Constitutionality of the Great Bailout

The housing bailout being considered by Congress contains the following provision:

“Decisions by the Secretary pursuant to the authority of this Act are non-reviewable and committed to agency discretion, and may not be reviewed by any court of law or any administrative agency.”

Can Congress really pass a bill that prevents any court review whatsoever? Article III, Section 2 of the Constitution says “the judicial power [i.e. the Supreme Court] shall extend to all cases…arising under… the laws of the United States.”

Is this a Constitutional crisis in the making, or just another one of those things the government does that the ordinary citizen cannot hope to understand?

I’m not familiar with the details of US administrative law, but in my experience in Canadian law, that type of privative clause is used in statutes where the legislature wants to confer significant administrative discretion on the statutory decision-maker, in the exercise of the powers given by the statute. The legislature doesn’t want the courts to be second-guessing every decision of the decision-maker in areas outside the courts’ expertise, such as managing the financial system to prevent a massive market failure.

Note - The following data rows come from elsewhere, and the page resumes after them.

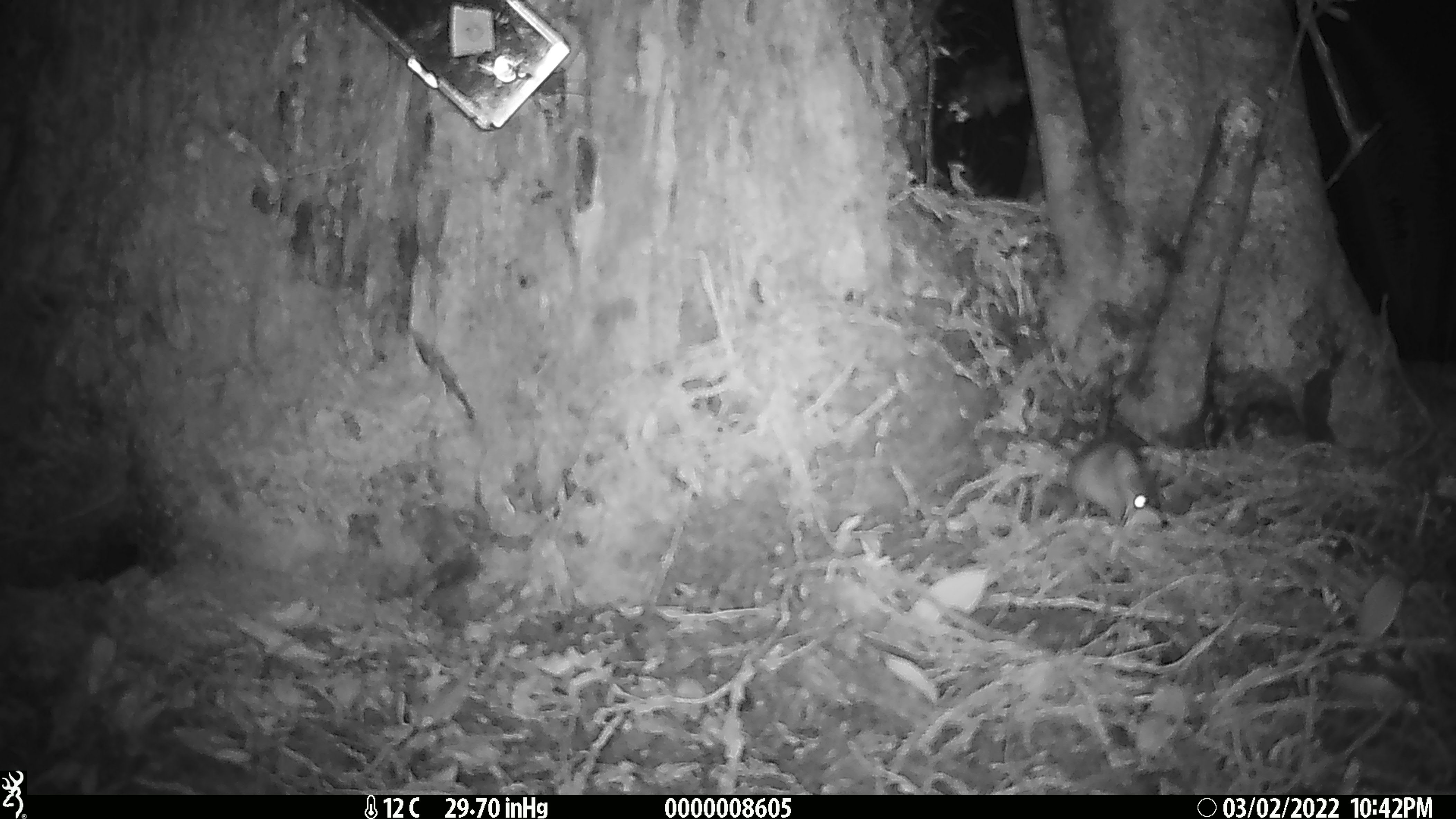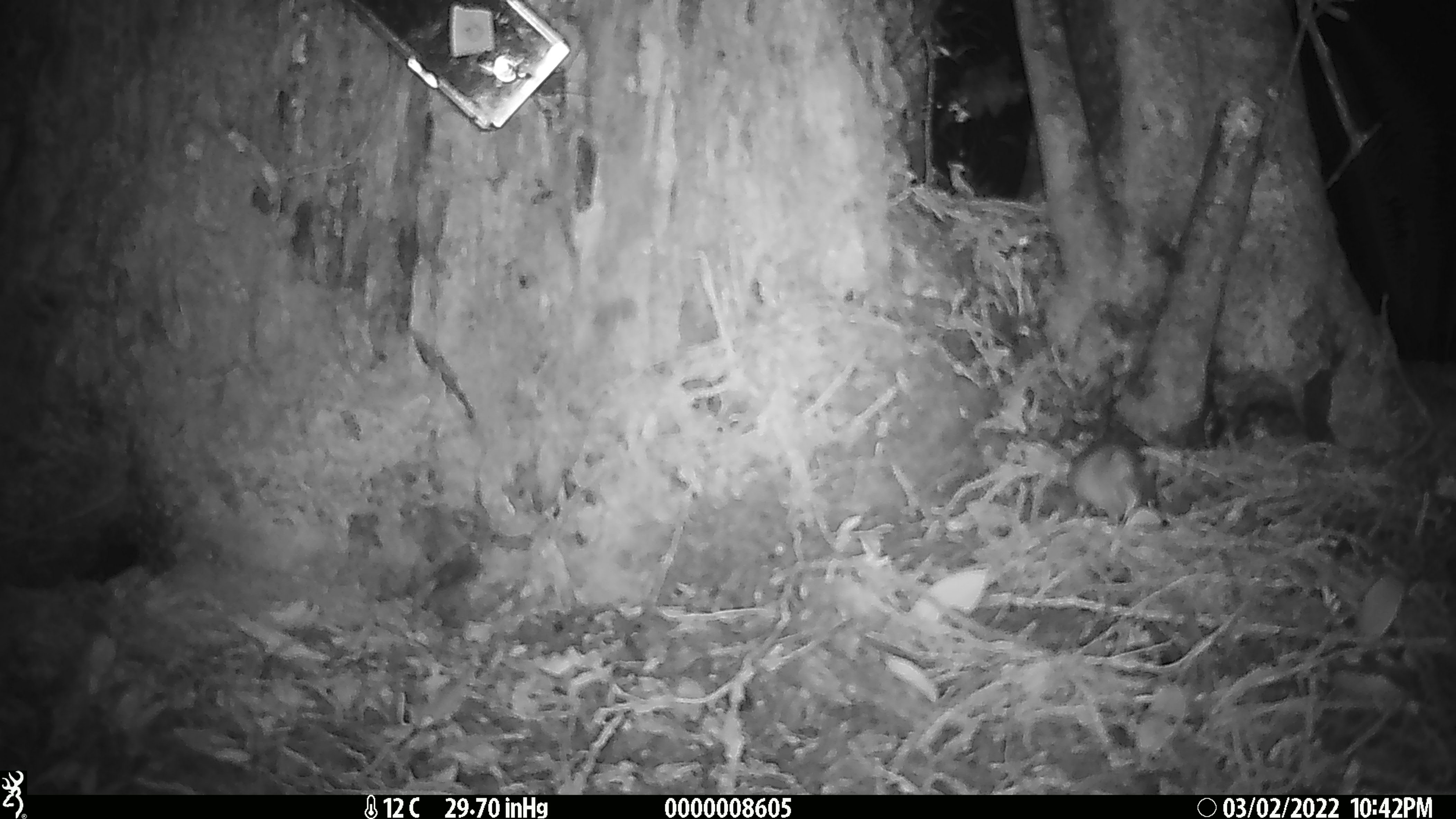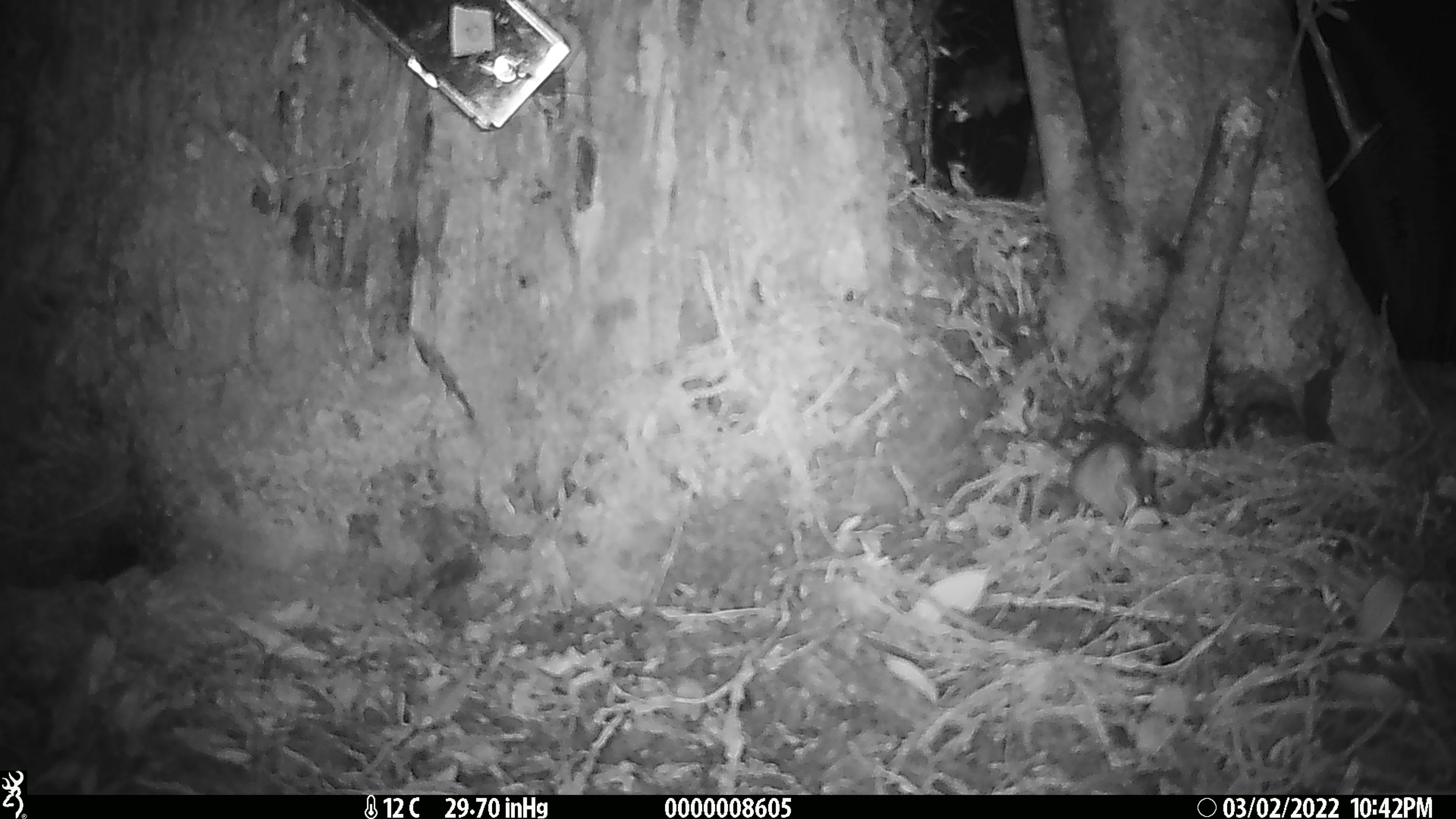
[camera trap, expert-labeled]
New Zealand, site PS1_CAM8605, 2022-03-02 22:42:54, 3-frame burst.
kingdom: Animalia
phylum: Chordata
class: Mammalia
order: Rodentia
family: Muridae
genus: Mus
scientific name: Mus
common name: mouse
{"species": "mouse (Mus)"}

But these type of clauses can’t and don’t exclude the courts’ power of judicial review under the Constitution. For instance, if the Secretary tried to seize assets from a private party, arguing that it was essential in the national interest to prevent a financial melt-down, the citizen could challenge that action under the takings clause. (For a similar situation, see the Steel-seizure case.)

Perhaps one of our US law Dopers can assist? I’m certainly open to correction.

IANAL, but **Northern Piper **has it. The “non-reviewable” clause only applies to correctness of the Secretary’s decisions in implementing his authorities under the law. So you could not appeal a decision on the basis that the Secretary misinterpreted that statute. In this case, the Treasury Department will have to issue guidelines as to what qualifies as a “bad loan” and what institutions should receive a bailout. The law simply says that the Secretary of the Treasury has sole discretion in making those decisions.

However, the law and the Secretary’s actions can still be challenged on any other relevant grounds under the Constitution or federal statute.